I have a database in production and I would like to run an ETL process to DELETE some records (200 millions) of the database but since the database is in FULL model every time I try to run the ETL the Logs file get out of space.

In order to avoid that I would like to change the recovery model to simple, after I have done the process of cleaning the table I will put the recovery in full model again.

Of course before start the process I will backup the Database.

There is any Problem doing that, any recommendations??

Any assistance in this regard will be greatly appreciated.

JC_BI
  • 419
  • 1
  • 5
  • 16

2 Answers2

1

Switching the recovery model back and forth is a bad idea. It is very easy to get the database into a bad state and could easily void out your database backups.

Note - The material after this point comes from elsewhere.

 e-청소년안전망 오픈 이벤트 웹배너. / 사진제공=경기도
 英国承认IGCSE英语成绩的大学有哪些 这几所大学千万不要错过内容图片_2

First option would be to get more storage so that as the log grows, you won't run out of the space. Sometimes this easier said then done so your next option would be to run a transaction log backup at a set interval while the ETL is running. This will allow transactions to be committed and for you to keep the log file from filling up. This will additional disk I/O so performance may suffer from this. The third option (one I prefer and use frequently in these situations) is do all of my ETL processing in a staging database where the recovery is set to SIMPLE. The last step of the ETL is to simply update the production database with cleaned data.

tj-cappelletti
  • 1,774
  • 12
  • 19
  • Do you think doing update will be faster thank delete? – JC_BI May 02 '18 at 21:10
  • There are a lot of factors to consider such as disk performance, keys and indexes. It's certainly possible, but hard to say without knowing more details about the table structures and the ETL process. – tj-cappelletti May 02 '18 at 23:11
0

It is about how often you are updating data and whether you need to recover to a particular point in time. For example, if your database is populated once-daily ETL batch then you're better off keeping the database in the SIMPLE recovery model and performing a full or differential back up after the batch completes.

Also, you would typically perform bulk loads in a Datawarehouse ETL process, and FULL recovery can hinder performance due to every transaction being fully logged. If you need point-in-time recovery, and have chosen the FULL recovery model, then you may want to consider switching to the Bulk-logged recovery model for the duration of your ETL process, so that your bulk operations are minimally logged. Reference

ASP
  • 666
  • 4
  • 9